After this, we define the main function, which calculates the starting time and then cycles through 10,000 numbers, which are randomly generated by using random's randint. We then pass these generated numbers to the calculatePrimeFactors function, and we print out the result. Finally, we calculate the end time of this for loop and print it out.

If you execute this on your computer, you should see the array of prime factors being printed out for 10,000 different random numbers, as well as the total execution time for this code. For me, it took roughly 3.6 seconds to execute on my Macbook.

Concurrent prime factorization

So now let us have a look at how we can improve the performance of this program by utilizing multiple processes.

In order for us to split this workload up, we'll define an executeProc function, which, instead of generating 10,000 random numbers to be factorized, will generate 1,000 random numbers. We'll create 10 processes, and execute the function 10 times, though, so the total number of calculations should be the exact same as when we performed the sequential test:

import time
import random
from multiprocessing import Process
# This does all of our prime factorization on a given number 'n'
def calculatePrimeFactors(n):
  primfac = []
  d = 2
  while d*d <= n:
    while (n % d) == 0:
      primfac.append(d)  # supposing you want multiple factors repeated
      n //= d
    d += 1
  if n > 1:
    primfac.append(n)
  return primfac
# We split our workload from one batch of 10,000 calculations
# into 10 batches of 1,000 calculations
def executeProc():
  for i in range(1000):
    rand = random.randint(20000, 100000000)
    print(calculatePrimeFactors(rand))
def main():
  print("Starting number crunching")
  t0 = time.time() 
  procs = []
  # Here we create our processes and kick them off
  for i in range(10):
    proc = Process(target=executeProc, args=())
    procs.append(proc)
    proc.start()
  # Again we use the .join() method in order to wait for 
  # execution to finish for all of our processes
  for proc in procs:
    proc.join()
  t1 = time.time()
  totalTime = t1 - t0
  # we print out the total execution time for our 10
  # procs.
  print("Execution Time: {}".format(totalTime))
if __name__ == '__main__':
  main()

Breaking it down

This last code performs the exact same function as our originally posted code. The first change, however, is on line three. Here, we import the process from the multiprocessing module. Our following, the calculatePrimeFactors method has not been touched.

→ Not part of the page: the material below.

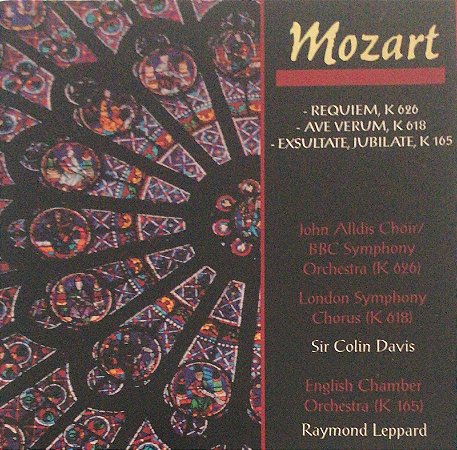 CD - Mozart - Requiem - Ave / Verum - Exsultate, Jubilate (n.4)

You should then see that we pulled out the for loop that initially ran for 10,000 iterations. We now placed this in a function called executeProc, and we also reduced our for loops range to 1,000.

Within the main function, we then create an empty array called procs. We then create 10 different processes, and set the target to be the executeProc function, and pass in no args. We append this newly created process to our procs arrays, and then we start the process by calling proc.start().

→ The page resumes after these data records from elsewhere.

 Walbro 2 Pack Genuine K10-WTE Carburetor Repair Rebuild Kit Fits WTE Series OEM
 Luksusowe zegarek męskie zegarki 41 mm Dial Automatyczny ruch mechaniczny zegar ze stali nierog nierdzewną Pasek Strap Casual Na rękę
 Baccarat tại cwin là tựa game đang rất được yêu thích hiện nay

After we've created 10 individual processes, we then cycle through these processes which are now in our procs array, and join them. This ensures that every process has finished its calculations before we proceed to calculate the total execution time.

If you execute this now, you should see the 10,000 outputs now print out in your console, and you should also see a far lower execution time when compared to your sequential execution. For reference, the sequential program executed in 3.9 seconds on my computer compared to 1.9 seconds when running the multiprocessing version.

This is just a very basic demonstration as to how we can implement multiprocessing into our applications. In future chapters, we'll explore how we can create pools and utilize executors. The key point to take away from this is that we can improve the performance of some CPU-bound tasks by utilizing multiple cores.